I have tried to live my life according to my humanist principles and so was thrilled when I found a way to extend those principles beyond the grave. When I die, my body will be whisked off to a designated medical school to be used for anatomical examination. How great to be able to contribute to medical knowledge for the benefit of mankind even in death. For me, death is about legacy – what we leave behind.

Life is about love, and death is about legacy. But how to combine the two?

Many years ago I took my lunch on a park bench that had carved into the backrest some words that have since provided me with the courage to face my inevitable death:

‘To live on in the hearts of those that love you is not to die.’

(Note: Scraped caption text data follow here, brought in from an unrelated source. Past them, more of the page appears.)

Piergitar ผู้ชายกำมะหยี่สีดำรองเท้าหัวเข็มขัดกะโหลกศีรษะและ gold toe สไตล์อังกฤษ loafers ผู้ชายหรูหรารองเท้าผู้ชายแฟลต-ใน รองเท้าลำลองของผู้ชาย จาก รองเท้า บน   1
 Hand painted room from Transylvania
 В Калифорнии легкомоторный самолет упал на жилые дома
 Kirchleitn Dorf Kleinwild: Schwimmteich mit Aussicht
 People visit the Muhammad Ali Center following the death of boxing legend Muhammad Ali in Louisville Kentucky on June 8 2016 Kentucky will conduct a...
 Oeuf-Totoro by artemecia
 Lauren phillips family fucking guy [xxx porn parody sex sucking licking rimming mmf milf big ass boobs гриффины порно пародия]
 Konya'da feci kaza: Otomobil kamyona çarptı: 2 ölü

I am blessed with a loving, supportive family who, I know, will always remember me with a deep love and affection. Moreover, I have no doubt that our daughters and grandchildren will continue long after our deaths to adopt the humanist values that my wife and I hold dear.

If that is my legacy, I will die a contented man.

I have not found peace with the idea of dying that some other people have. I am ‘raging against the dying of the light’.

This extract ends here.